Monday of the Third Week of Lent
(II Kings 5:1-15ab; Luke 4:24-30)
The number of Christians in Palestine today is dwindling. Restricted by Israeli preoccupation with security and Muslim radicalism, native Christians of Israel are emigrating to places where they can live in peace. Theirs is the fate that Jesus experiences in the gospel today.
It is curious that Jesus speaks of rejection on the part of his townspeople. He has just inaugurated his ministry with a reading from Isaiah to which the citizenry of Nazareth responds favorably. Then the people start questioning, “Isn’t this the son of Joseph?” as if they mean to deny any authorization of Jesus from on high. Next Jesus exposes their refusal to believe in him, and they in turn run him out of town.
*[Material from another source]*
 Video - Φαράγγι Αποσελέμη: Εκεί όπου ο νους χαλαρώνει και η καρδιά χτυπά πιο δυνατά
We must take care not to do the same thing. How can this happen? The attempt to find the “historical Jesus” through scholarship has led to skepticism about his divine origin. Certainly biblical scholarship has contributed abundantly toward real faith. But we have to remember that the original authors recognized Jesus’ uniqueness. They had a vantage point because of their proximity to Jesus’ life and possibly their association with Jesus’ disciples which scholars today for all there eruditeness cannot approach. It is their faith in Jesus as Lord that has been handed down to us.